Black men lag behind their peers in other races when it comes to graduating from both two- and four-year colleges, according to federal statistics that track their completion through 2009 and 2012, respectively. Only a third of black male students graduated from four-year colleges within six years, compared with 45 percent of Hispanic men, 57 percent of white men, and 64 percent of Asian men.

For two-year colleges, the percentages who received a certificate or degree or who transferred to a four-year college over six years were 32 for black, 30 for Latino, 40 for white, and 43 for Asian men. But minority men aren't the only ones who would benefit from the changes the group is proposing.

The report makes 11 policy recommendations aimed at better preparing and tracking students as they progress from pre-school through 12th grade. In addition, it offers four that specifically relate to higher education.
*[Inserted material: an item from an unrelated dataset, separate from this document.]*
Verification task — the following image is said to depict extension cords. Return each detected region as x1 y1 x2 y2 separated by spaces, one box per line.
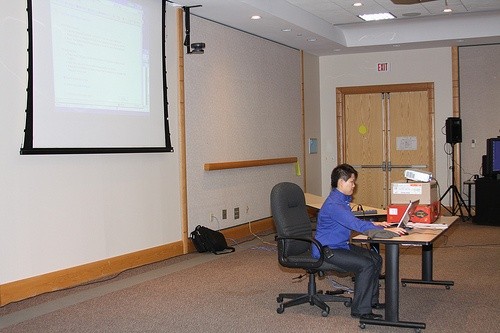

Read the full Black Star Journal article.

1 comment:

Carolyn Moon said...

I think there are quite a few of us who are concerned about this issue. I'm also worried about black females and devising social policy and systemic improvements for them as well. There are those who get upset when you mention the sisters and their plight as if somehow it minimizes the critical state of black boys/men. My contention is that it doesn't have to be an either or proposition. We need to care about our young ones without the constraints of gender issues.

BTW: I just love Bro. Cris Carter's perspective on excessive 'corporal punishment' or switch/limb/ironing cord/etc. beatings of our children. It's so troubling to hear those who are still espousing or excusing this practice because they lived through it and that's the way it was done for centuries. Enough!!!

I've also featured this article on my 'Round Table Issues/Opinions' sidebar.